On warm, summer nights, kids might ask their parents to let them sleep under the stars.
They’ll set up a tent, snuggle into their sleeping bags and tell ghost stories all night long. And if they get too cold or feel that the ground is too hard, they’ll just find their way back to their comfy beds. But this is not the case with the industrious 14-year-old Shogo Kasai; he built his very own Jomon period (10,000 BC to 400 BC), Japanese pit house out of bamboo and rice straw, and intends to live in it for a few weeks at a time!
Kasai already spent a night in his humble abode last October, sleeping on what he calls a comfortable straw mat for a bed. He even got a charcoal fire going inside the 2.5-m-high, 4-m-in-diameter hut to make himself an authentic Jomon-style dinner. Naturally, the next step is for him to leave his current home and live in his backyard pit house for weeks at a time, cooking and making his own Jomon period clothing.
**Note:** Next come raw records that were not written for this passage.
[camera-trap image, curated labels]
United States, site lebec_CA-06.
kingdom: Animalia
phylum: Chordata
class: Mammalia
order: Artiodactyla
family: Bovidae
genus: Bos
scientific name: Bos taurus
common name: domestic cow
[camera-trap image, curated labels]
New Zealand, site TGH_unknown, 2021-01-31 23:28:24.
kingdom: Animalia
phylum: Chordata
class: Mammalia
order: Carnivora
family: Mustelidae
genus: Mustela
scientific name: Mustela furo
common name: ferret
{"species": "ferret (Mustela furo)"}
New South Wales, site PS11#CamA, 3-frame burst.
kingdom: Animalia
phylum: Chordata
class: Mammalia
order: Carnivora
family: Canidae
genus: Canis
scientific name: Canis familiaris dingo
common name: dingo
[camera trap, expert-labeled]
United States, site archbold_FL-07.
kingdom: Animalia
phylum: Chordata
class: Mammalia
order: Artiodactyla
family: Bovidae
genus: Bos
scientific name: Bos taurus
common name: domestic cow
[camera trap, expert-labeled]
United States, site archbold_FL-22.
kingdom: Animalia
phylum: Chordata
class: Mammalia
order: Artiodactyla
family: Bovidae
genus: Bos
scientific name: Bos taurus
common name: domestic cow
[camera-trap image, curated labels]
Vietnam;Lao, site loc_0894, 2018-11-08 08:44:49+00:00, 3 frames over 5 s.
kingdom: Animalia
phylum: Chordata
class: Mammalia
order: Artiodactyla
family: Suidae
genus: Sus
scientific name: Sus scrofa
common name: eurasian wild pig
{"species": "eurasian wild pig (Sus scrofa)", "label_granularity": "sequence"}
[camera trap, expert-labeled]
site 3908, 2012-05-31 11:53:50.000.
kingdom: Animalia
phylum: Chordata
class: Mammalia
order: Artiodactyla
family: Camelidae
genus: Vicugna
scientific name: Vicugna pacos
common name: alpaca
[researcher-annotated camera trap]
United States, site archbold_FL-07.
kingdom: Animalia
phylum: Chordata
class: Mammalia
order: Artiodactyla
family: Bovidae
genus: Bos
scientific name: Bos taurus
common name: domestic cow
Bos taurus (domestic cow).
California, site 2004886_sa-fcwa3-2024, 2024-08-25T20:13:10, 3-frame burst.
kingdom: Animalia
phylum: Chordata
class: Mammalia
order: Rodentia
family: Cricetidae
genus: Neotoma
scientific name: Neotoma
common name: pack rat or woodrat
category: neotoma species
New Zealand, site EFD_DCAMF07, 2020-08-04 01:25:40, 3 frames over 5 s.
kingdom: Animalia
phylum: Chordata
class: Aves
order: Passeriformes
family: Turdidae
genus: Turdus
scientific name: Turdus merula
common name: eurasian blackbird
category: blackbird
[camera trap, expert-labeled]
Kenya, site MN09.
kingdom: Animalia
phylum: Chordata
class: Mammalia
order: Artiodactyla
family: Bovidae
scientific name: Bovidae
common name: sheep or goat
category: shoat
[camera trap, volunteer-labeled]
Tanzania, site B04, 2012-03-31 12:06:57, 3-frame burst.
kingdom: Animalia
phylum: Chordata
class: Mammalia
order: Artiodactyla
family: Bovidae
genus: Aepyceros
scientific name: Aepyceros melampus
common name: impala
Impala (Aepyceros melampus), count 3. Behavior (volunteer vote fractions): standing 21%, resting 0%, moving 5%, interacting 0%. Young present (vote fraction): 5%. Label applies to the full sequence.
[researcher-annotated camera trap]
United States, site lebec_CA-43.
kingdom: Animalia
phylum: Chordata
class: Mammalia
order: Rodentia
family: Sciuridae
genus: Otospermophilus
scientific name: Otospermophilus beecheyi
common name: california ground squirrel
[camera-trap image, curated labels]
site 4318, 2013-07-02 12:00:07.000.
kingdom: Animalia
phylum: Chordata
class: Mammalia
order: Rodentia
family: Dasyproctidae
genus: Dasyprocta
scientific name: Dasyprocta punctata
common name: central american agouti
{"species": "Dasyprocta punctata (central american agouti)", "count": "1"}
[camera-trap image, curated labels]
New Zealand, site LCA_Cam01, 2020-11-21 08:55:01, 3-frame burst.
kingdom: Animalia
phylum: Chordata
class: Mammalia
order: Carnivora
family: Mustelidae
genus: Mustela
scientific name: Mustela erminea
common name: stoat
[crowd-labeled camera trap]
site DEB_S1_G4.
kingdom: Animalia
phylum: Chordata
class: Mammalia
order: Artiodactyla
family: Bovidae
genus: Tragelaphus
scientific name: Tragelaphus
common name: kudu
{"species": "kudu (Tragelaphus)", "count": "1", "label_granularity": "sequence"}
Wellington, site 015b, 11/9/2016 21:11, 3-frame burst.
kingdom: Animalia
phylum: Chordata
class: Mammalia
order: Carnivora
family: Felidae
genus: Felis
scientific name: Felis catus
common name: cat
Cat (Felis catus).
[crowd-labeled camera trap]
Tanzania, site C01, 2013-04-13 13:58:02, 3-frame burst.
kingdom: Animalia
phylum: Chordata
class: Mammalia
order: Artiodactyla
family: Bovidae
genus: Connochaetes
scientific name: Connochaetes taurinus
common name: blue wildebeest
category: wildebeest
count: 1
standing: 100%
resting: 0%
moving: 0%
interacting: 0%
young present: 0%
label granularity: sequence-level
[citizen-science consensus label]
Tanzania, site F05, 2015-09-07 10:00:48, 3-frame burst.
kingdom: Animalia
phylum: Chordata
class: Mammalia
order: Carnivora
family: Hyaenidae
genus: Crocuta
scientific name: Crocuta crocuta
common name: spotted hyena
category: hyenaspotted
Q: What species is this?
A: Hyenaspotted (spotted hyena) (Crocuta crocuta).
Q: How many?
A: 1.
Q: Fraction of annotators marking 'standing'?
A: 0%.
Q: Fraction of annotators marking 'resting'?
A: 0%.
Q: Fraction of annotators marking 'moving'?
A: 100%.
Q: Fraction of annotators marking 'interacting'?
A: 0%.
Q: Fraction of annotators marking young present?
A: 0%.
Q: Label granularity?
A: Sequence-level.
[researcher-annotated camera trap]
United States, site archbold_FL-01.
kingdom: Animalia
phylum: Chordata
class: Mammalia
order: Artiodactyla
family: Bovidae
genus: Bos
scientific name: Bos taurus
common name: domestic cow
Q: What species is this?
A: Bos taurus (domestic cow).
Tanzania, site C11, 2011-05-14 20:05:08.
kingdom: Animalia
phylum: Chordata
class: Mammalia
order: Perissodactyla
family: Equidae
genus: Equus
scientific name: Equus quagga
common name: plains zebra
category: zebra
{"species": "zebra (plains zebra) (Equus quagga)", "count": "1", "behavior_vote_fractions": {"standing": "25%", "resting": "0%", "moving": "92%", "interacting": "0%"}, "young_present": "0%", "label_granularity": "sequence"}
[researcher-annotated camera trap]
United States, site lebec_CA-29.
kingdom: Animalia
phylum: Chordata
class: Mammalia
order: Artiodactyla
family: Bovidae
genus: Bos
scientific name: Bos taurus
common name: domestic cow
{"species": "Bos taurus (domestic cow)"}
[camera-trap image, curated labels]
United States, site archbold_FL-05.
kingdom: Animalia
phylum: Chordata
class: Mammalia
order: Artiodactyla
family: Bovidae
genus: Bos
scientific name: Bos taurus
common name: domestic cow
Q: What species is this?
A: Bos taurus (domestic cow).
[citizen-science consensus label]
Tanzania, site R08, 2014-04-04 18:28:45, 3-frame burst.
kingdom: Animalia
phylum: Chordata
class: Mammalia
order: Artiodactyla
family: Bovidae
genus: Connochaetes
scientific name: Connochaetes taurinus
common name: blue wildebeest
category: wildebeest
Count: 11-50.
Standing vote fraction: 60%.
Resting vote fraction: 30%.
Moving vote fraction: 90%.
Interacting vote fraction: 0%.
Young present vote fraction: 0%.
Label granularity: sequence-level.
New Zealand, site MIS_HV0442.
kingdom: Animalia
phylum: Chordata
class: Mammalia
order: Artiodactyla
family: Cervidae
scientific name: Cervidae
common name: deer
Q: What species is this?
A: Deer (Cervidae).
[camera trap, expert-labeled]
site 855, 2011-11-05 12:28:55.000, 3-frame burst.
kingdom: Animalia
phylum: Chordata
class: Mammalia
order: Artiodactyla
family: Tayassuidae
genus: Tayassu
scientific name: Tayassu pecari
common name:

Jomon-era pit dwellings at Kabayama
Early Jomon-period pit houses were circular, like the one Kasai built. After a hole in the ground is dug out, wooden pillars are placed in the pit as supports and a thatched roof is bundled on top. Kabayama and the Sannai Maruyama sites are excellent examples of preserved Jomon communities.
Fire pit inside a Jomon-era pit dwelling at Kabayama
Fascinated by archaeology, Kasai sought advice from museum officials and pored over books in order to re-create this ancient Japanese building style. He wants to be an archaeologist when he grows up, and he’s well on his way, earning the top prize at the local museum last year for a report he wrote about pit dwelling construction.